(Beginning of Source document)
Do we know enough about measuring the quality of healthcare to pick out the best doctors?
When I asked Don Berwick that question last week, he spread his hands: “You’re looking at the cream of crap. The system is so broken,” he explained, “that even the high performers are far away from optimal performance. Most measures of quality are simply measuring the system that the doctor is trapped in, not the doctor himself.”
Who is Don Berwick, and why is he saying such terrible things about our healthcare system?
Dr. Donald Berwick, President and Chief Executive Officer of the Institute for Healthcare Improvement (IHI), is widely recognized as one of the world’s most respected experts on healthcare quality. In 2005, Modern Healthcare, a leading industry publication, named Berwick the third most powerful person in American medicine. In contrast to others on Modern Healthcare’s list, Berwick “is not powerful because of the position he holds,” noted Boston surgeon and author Atul Gawande. (Former Secretary of Health and Human Services Tommy Thompson ranked no. 1 on the list while Thomas Scully, the head of Medicare and Medicaid Services, captured the second spot). “Berwick is powerful,” Gawande explained, “because of how he thinks.”
(End of Source document)
(Beginning of Supplied information)
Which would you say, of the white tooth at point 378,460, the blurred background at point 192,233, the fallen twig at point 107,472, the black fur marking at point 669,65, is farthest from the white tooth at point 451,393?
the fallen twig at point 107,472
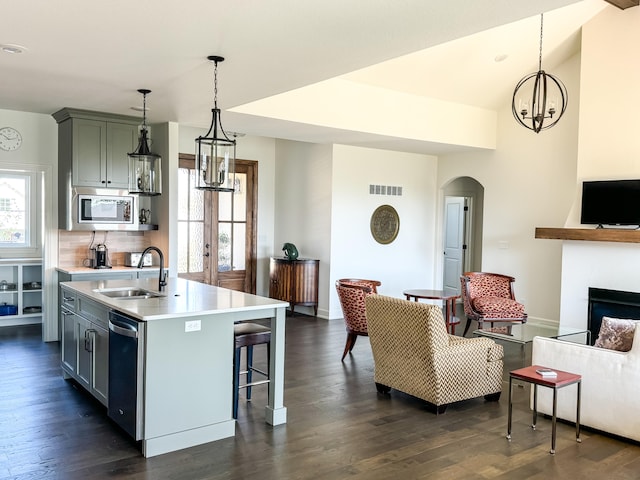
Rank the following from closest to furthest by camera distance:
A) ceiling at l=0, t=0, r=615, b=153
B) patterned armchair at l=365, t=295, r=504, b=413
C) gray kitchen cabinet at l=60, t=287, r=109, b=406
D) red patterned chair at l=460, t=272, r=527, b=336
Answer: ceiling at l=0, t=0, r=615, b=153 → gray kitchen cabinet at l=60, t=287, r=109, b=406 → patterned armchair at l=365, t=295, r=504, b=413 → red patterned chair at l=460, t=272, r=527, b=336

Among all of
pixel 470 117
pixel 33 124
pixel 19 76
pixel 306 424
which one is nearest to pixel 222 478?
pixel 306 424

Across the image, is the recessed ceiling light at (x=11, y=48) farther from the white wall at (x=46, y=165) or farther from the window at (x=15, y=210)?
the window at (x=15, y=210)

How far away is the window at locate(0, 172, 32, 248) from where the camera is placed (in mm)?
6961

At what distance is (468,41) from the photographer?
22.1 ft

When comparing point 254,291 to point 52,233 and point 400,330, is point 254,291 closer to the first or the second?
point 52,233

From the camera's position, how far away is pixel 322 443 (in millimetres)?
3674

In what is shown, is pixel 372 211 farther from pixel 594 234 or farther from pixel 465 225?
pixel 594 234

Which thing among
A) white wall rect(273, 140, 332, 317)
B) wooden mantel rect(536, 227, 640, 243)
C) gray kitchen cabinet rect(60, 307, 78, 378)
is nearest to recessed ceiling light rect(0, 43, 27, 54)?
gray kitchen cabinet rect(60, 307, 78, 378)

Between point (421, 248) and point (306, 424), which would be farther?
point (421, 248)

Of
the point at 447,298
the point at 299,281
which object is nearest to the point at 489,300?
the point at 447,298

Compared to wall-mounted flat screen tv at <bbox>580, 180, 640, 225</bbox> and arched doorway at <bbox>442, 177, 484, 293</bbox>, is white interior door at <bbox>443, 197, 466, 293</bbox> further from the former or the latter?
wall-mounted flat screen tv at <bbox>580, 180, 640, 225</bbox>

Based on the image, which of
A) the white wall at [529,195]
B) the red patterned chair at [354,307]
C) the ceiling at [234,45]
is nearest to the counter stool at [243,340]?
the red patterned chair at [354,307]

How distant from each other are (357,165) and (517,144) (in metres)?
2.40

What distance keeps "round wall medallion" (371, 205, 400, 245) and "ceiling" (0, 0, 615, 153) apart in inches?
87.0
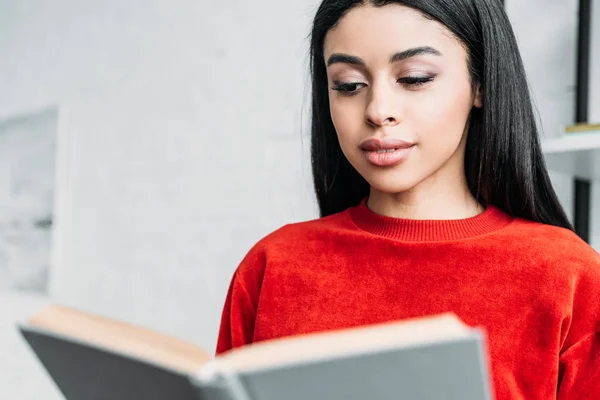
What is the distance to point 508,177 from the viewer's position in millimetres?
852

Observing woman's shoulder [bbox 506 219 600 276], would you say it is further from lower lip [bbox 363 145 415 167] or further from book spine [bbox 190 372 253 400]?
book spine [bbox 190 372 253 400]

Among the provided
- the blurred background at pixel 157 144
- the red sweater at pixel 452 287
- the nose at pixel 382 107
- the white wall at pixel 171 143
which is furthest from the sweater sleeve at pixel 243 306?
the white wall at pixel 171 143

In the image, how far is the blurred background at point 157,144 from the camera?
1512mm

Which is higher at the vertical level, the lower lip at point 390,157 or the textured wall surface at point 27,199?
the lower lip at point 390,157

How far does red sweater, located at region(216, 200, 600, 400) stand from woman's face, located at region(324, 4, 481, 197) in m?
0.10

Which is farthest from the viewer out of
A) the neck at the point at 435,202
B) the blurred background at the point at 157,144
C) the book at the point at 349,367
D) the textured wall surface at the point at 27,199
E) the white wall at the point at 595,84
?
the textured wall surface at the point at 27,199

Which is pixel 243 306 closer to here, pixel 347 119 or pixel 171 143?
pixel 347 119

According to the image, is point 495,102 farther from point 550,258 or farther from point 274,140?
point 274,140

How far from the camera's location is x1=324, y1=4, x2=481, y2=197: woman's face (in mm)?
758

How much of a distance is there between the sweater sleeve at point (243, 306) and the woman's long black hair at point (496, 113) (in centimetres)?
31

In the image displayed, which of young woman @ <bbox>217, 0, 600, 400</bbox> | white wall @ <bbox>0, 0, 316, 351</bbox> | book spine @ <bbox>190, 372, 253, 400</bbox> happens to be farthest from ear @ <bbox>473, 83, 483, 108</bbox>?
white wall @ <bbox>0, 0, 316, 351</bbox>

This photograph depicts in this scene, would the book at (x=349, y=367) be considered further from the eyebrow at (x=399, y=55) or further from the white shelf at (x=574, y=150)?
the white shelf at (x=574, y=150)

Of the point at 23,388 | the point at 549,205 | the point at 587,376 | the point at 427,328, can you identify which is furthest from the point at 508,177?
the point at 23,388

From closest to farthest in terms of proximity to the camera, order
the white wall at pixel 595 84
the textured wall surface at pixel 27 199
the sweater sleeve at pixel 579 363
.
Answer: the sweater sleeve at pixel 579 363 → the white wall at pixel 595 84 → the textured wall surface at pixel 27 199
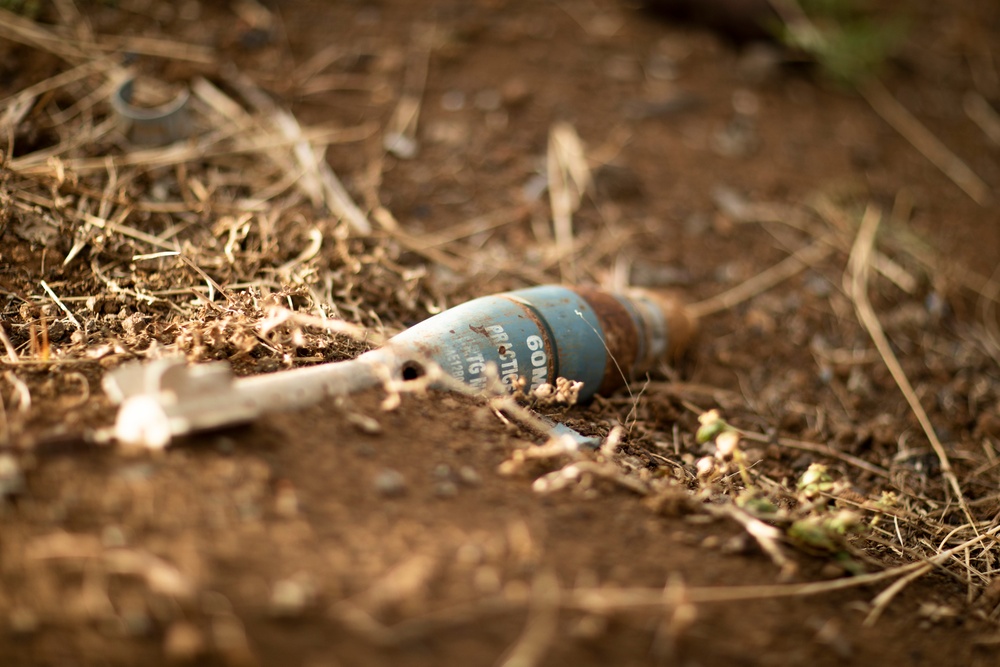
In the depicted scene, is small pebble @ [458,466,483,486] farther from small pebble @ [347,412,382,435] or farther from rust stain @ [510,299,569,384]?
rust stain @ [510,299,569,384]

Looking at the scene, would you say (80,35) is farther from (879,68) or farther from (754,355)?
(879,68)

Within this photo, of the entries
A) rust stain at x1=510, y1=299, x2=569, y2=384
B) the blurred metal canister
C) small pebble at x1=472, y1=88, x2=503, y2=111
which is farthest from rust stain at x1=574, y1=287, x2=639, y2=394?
(End of Supplied information)
After the data, continue the text on Don Berwick and healthcare quality from where it stops.

When Berwick thinks about the U.S. healthcare system, the word he uses is “bloated.” There’s a myth that American healthcare is the best in the world,” he noted at a Families USA conference last week. “It’s not,” he said bluntly. “It’s not even close.”
“It’s thought to be the best because we have the most healthcare,” Berwick told his audience. But in fact, although we spend twice as much as the average developed country providing more care than any other nation in the world “40 percent of the care that Americans actually need is not received.” Why?
“Cost is the barrier.”
“Here is a question I often ask my students,” added Berwick, who is a Professor of Pediatrics at Harvard. “When you meet a new patient, what is the one test that you could do that would tell you how long that patient is likely to live?
Typically, students answer: “Ask them if they smoke,” or “Test their blood sugar.”
“No,” says Berwick, “Just look at the color of their skin.”